-- RECORDS FOR THE EXERCISE follows --

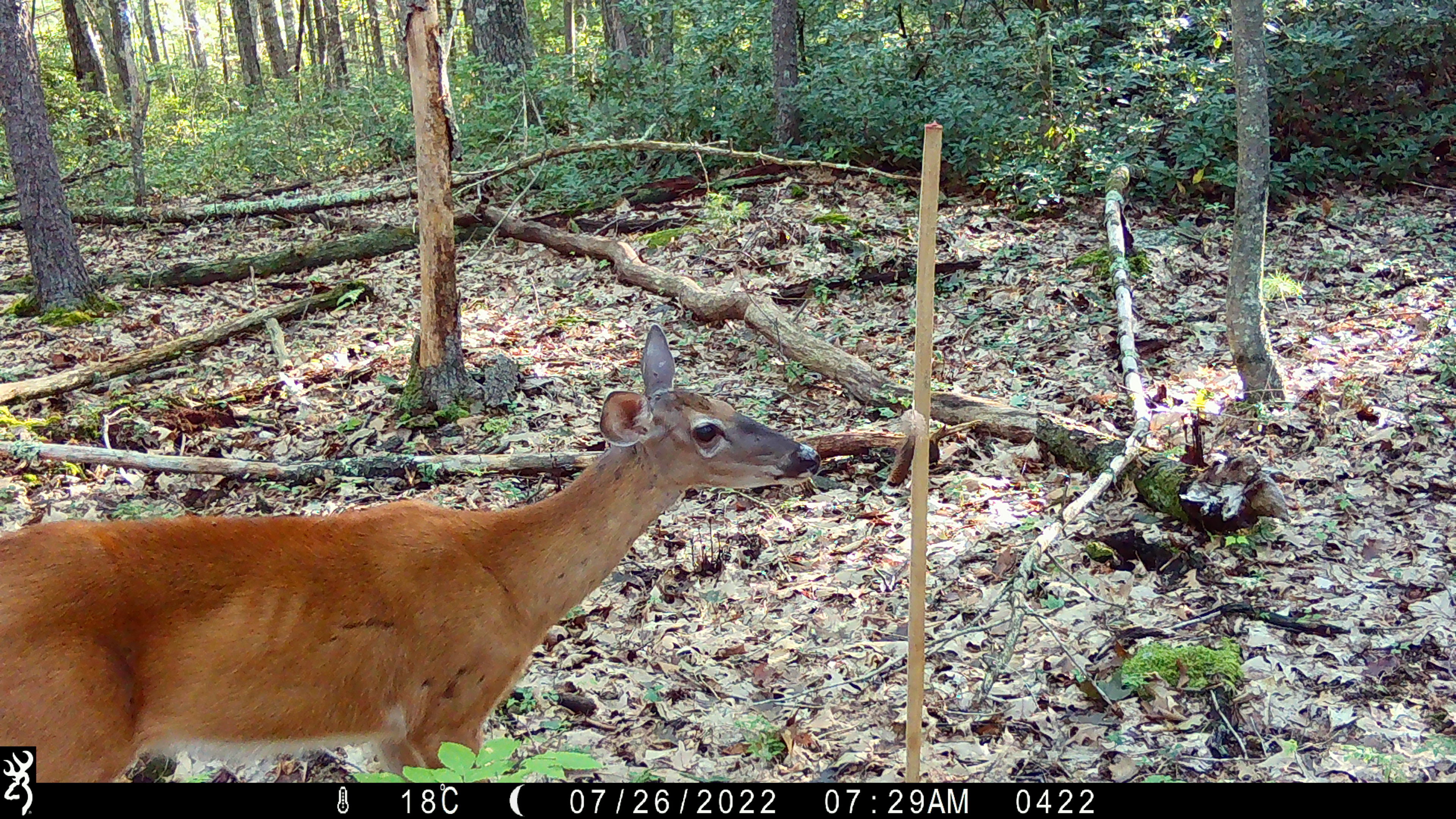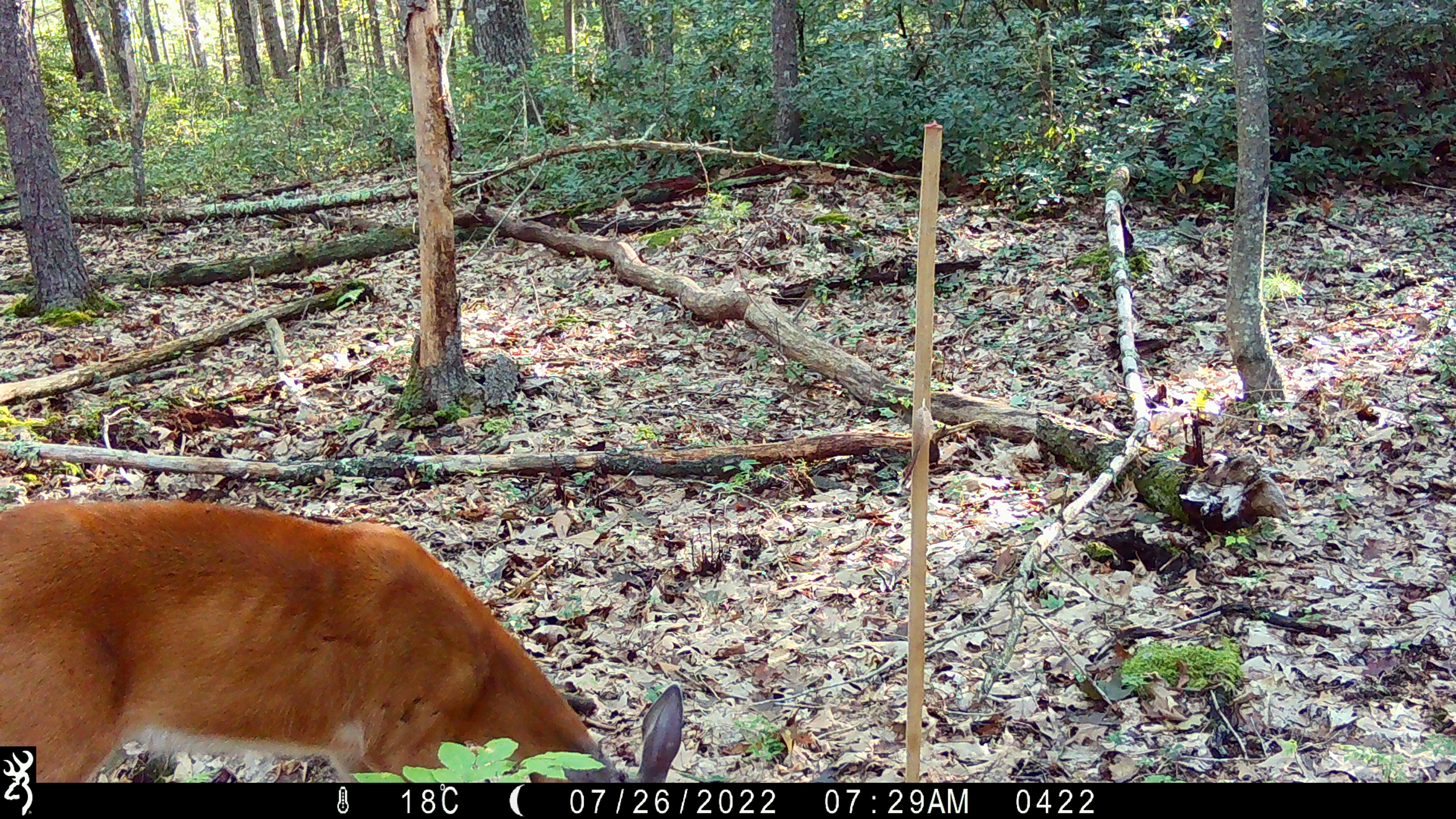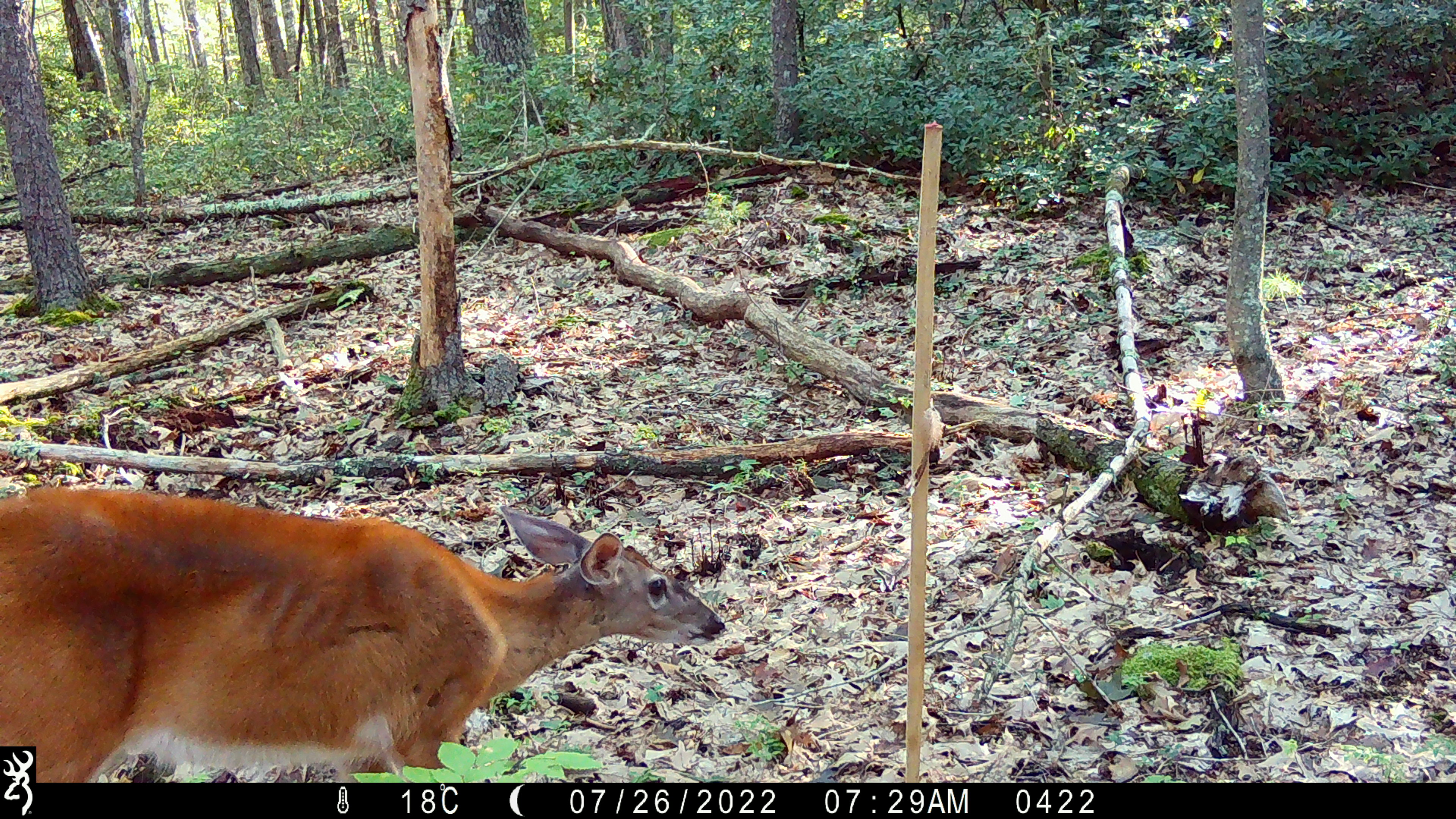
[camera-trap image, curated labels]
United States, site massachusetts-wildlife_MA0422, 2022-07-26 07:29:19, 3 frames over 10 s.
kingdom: Animalia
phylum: Chordata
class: Mammalia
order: Artiodactyla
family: Cervidae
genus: Odocoileus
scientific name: Odocoileus virginianus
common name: white-tailed deer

-- RECORDS FOR THE EXERCISE concluded --

**TRY IT:**
Output the records exactly, pictures excluded.

**WRITTEN RESPONSE:**
[camera-trap image, curated labels]
United States, site massachusetts-wildlife_MA0422, 2022-07-26 07:29:19, 3 frames over 10 s.
kingdom: Animalia
phylum: Chordata
class: Mammalia
order: Artiodactyla
family: Cervidae
genus: Odocoileus
scientific name: Odocoileus virginianus
common name: white-tailed deer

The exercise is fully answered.